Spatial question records
** Begin **

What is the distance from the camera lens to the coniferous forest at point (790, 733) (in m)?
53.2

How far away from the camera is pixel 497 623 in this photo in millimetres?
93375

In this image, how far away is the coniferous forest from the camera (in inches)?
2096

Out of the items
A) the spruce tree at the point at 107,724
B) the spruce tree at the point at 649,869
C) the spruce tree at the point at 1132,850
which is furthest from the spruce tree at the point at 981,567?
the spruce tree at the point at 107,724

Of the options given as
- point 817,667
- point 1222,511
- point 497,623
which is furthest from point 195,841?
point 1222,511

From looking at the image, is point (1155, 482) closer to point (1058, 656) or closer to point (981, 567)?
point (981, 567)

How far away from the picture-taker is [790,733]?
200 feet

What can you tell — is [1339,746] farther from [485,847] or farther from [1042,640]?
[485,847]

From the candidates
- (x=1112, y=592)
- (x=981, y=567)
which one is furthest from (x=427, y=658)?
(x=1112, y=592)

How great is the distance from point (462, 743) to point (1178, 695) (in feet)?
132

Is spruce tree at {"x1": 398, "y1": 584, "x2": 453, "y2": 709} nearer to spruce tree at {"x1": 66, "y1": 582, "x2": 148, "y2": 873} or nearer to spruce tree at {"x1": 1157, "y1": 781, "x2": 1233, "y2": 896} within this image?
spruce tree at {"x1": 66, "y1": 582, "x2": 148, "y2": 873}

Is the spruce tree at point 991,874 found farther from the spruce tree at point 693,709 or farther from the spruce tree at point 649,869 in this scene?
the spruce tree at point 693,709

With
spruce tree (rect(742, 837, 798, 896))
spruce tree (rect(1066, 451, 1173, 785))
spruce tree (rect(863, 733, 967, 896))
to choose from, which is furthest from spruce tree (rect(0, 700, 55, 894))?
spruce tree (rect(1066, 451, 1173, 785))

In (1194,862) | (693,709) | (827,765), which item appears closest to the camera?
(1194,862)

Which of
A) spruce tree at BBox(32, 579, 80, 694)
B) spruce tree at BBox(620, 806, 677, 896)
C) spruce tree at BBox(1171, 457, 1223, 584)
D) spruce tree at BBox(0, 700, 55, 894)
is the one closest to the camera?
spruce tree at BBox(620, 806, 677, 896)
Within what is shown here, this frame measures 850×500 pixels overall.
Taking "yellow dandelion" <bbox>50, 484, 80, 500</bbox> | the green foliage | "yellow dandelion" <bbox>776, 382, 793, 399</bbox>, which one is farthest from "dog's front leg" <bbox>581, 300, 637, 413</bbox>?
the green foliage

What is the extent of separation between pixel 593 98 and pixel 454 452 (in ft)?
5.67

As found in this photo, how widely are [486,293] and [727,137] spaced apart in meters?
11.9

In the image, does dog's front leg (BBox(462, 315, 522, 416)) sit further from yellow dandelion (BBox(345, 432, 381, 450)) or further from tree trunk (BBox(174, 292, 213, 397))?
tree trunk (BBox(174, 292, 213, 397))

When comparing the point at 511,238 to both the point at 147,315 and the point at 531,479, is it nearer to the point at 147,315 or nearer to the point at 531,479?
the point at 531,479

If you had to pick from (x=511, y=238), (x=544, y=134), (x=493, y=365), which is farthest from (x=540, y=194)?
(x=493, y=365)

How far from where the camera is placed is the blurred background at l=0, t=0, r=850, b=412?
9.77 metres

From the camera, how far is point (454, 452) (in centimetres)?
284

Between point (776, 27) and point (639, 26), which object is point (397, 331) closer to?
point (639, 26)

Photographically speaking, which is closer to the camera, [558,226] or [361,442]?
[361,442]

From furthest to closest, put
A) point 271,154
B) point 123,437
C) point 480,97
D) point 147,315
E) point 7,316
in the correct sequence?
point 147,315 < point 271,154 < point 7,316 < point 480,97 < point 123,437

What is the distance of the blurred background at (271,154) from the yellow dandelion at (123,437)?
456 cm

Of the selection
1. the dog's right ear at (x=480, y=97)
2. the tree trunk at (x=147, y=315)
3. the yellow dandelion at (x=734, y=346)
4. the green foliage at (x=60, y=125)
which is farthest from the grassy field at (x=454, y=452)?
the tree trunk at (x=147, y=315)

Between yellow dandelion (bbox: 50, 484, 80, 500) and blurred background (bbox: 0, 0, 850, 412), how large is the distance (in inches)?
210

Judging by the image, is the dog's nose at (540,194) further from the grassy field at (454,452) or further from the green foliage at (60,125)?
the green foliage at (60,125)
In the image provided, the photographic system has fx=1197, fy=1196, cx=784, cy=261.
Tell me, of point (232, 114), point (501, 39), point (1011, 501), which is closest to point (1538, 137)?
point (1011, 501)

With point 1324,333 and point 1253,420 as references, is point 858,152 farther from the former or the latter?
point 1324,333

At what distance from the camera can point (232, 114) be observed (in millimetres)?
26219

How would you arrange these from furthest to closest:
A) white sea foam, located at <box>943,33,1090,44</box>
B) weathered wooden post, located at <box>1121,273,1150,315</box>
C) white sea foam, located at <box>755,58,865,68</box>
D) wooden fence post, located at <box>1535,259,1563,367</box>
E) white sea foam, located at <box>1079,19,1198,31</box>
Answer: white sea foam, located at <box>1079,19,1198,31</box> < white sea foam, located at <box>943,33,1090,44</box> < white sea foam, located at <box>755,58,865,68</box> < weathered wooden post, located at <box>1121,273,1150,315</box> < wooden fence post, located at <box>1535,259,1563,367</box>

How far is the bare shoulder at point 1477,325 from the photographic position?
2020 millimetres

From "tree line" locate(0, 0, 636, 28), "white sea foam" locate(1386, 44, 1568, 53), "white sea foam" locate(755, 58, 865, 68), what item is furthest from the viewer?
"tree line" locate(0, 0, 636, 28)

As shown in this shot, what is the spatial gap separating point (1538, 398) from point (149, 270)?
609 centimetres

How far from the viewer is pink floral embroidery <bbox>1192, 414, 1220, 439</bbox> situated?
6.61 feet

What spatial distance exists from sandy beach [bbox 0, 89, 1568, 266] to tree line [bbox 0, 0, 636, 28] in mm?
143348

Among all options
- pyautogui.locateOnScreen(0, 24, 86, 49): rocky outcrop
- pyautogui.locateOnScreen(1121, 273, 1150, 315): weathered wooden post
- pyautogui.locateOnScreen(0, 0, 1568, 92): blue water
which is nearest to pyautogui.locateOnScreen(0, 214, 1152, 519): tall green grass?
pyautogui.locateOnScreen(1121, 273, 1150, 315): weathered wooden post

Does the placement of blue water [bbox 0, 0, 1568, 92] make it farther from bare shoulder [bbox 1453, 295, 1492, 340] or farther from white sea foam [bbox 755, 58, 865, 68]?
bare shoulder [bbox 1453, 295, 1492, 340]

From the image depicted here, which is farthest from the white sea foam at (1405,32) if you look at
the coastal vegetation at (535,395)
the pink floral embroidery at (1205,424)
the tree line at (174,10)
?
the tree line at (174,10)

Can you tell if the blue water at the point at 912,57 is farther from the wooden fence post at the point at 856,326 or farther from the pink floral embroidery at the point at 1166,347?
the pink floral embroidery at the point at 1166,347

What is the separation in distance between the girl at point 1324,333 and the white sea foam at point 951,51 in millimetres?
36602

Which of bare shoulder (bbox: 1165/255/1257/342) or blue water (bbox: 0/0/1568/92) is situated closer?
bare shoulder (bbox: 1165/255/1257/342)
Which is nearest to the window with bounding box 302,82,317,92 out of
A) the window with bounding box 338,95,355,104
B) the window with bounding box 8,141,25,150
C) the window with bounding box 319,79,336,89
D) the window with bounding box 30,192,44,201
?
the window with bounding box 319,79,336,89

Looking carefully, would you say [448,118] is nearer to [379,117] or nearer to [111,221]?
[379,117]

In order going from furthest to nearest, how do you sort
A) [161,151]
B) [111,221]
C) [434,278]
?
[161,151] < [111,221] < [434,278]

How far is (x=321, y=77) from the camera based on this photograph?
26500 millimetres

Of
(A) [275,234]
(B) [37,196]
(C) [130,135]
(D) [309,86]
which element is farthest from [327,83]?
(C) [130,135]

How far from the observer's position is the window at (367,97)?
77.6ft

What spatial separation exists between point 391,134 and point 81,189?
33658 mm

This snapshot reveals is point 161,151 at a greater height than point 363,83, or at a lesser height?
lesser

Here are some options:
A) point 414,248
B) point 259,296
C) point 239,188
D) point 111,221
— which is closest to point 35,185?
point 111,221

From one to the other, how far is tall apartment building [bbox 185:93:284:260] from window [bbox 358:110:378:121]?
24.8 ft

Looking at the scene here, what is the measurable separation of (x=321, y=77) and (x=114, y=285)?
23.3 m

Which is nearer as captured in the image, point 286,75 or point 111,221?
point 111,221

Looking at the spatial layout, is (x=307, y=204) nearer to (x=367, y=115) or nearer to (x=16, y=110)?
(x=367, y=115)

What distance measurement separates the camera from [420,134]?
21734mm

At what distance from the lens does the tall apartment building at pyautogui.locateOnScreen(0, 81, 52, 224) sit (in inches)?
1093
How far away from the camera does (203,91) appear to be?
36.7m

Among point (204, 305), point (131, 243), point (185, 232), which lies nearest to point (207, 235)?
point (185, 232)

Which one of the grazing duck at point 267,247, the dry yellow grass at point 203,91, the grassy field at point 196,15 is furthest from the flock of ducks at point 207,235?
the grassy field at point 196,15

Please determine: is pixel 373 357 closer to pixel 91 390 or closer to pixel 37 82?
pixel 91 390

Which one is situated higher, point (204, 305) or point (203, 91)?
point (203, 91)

** End **

Problem: All lines from the one containing "Which is nearer" through the end of the records, both ends included, are to be quoted exactly; please add nothing else.

Solution to this problem:
Which is nearer as captured in the image, point 286,75 or point 111,221?
point 111,221

Looking at the spatial layout, is (x=307, y=204) nearer to (x=367, y=115) or nearer to (x=16, y=110)?
(x=367, y=115)

What distance measurement separates the camera from [420,134]?
21734mm

At what distance from the lens does the tall apartment building at pyautogui.locateOnScreen(0, 81, 52, 224) sit (in inches)?
1093
How far away from the camera does (203,91) appear to be?
36.7m

Among point (204, 305), point (131, 243), point (185, 232), which lies nearest to point (207, 235)?
point (185, 232)

Which one of the grazing duck at point 267,247, the dry yellow grass at point 203,91, the grassy field at point 196,15 is furthest from the flock of ducks at point 207,235?
the grassy field at point 196,15

Please determine: is pixel 373 357 closer to pixel 91 390 or closer to pixel 37 82?
pixel 91 390

Which one is situated higher, point (204, 305) or point (203, 91)?
point (203, 91)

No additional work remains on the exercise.